▸ **Aim of the task**
When writing out the listing below, reproduce every word exactly and skip the pictures.

▸ **Provided data**
►

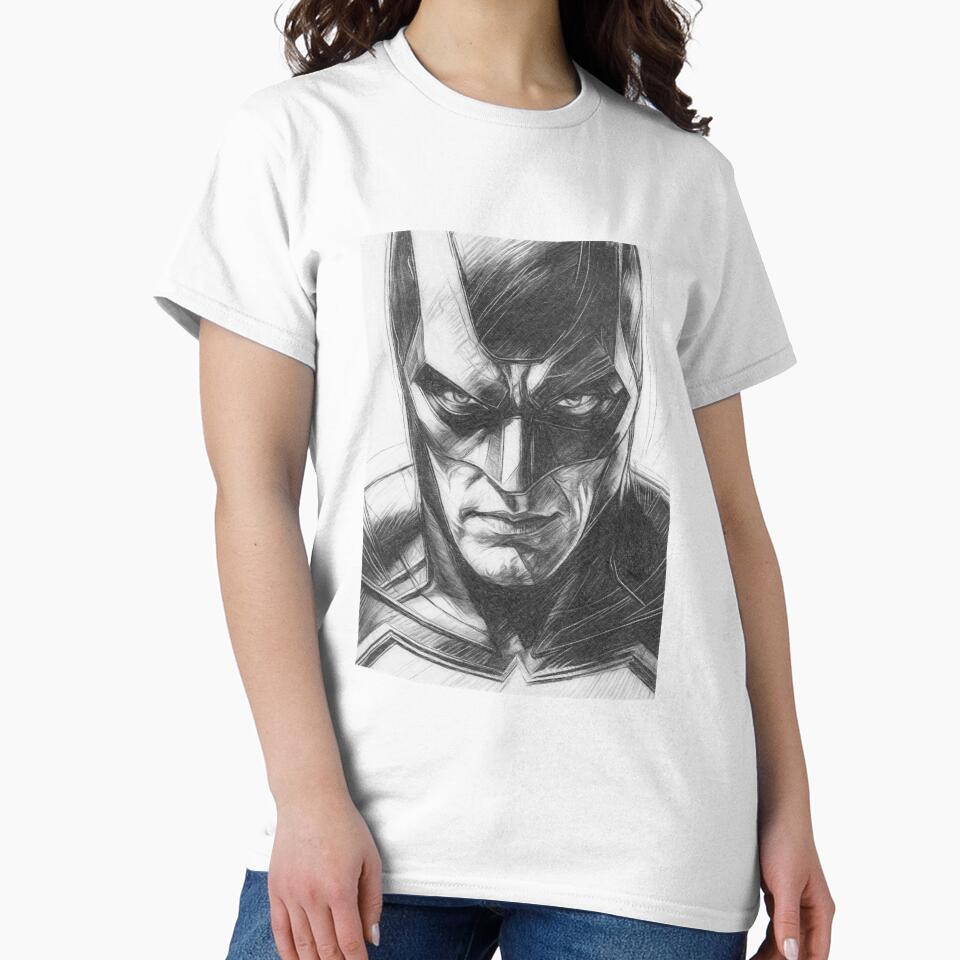 Superhero Illustration by Leon Woods Pencil Art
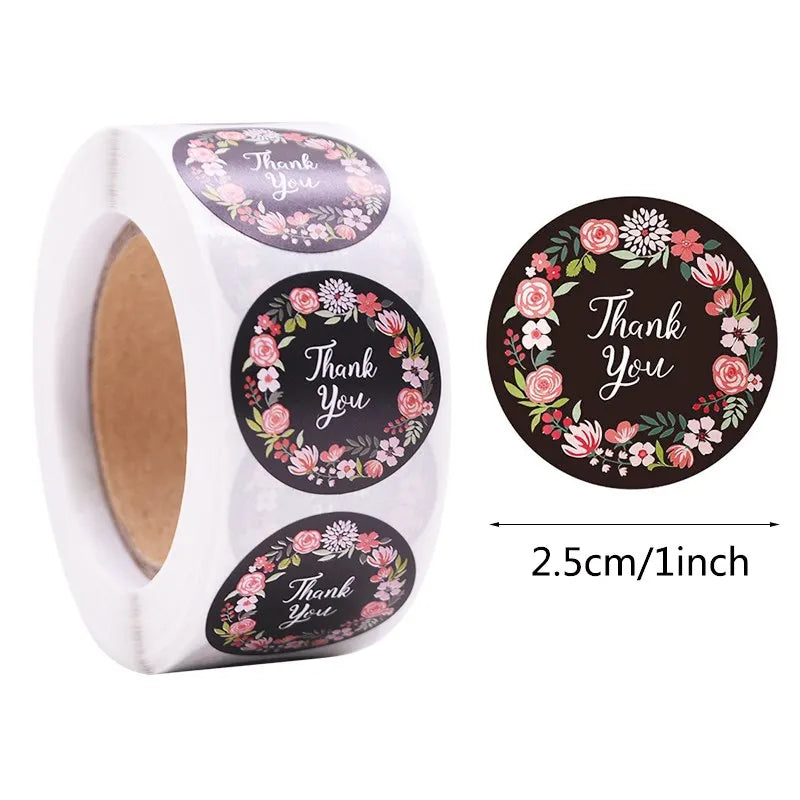 500 Labels Per Roll Thank You Sticker For Seal Label Scrapbooking Christmas Sticke Decoration Sticker Stationery Sticker (ONLINE ORDER ONLY)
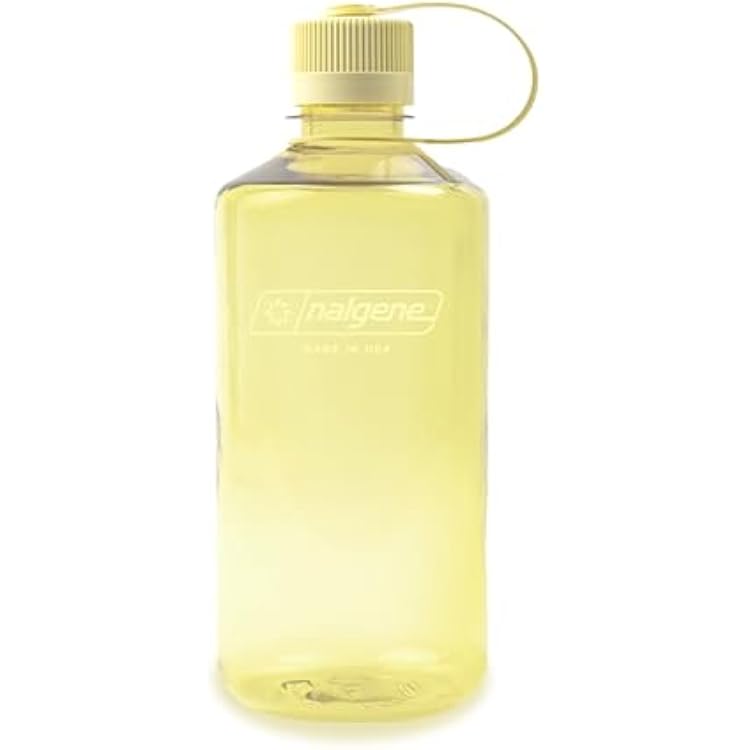 Nalgene 32 oz Narrow Mouth Water Bottle | BPA-Free, Durable & Leak Proof, Lightweight Bottle for Hiking, Gym & Travel, Butter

◄

▸ **Problem solution**
 Superhero Illustration by Leon Woods Pencil Art
 500 Labels Per Roll Thank You Sticker For Seal Label Scrapbooking Christmas Sticke Decoration Sticker Stationery Sticker (ONLINE ORDER ONLY)
 Nalgene 32 oz Narrow Mouth Water Bottle | BPA-Free, Durable & Leak Proof, Lightweight Bottle for Hiking, Gym & Travel, Butter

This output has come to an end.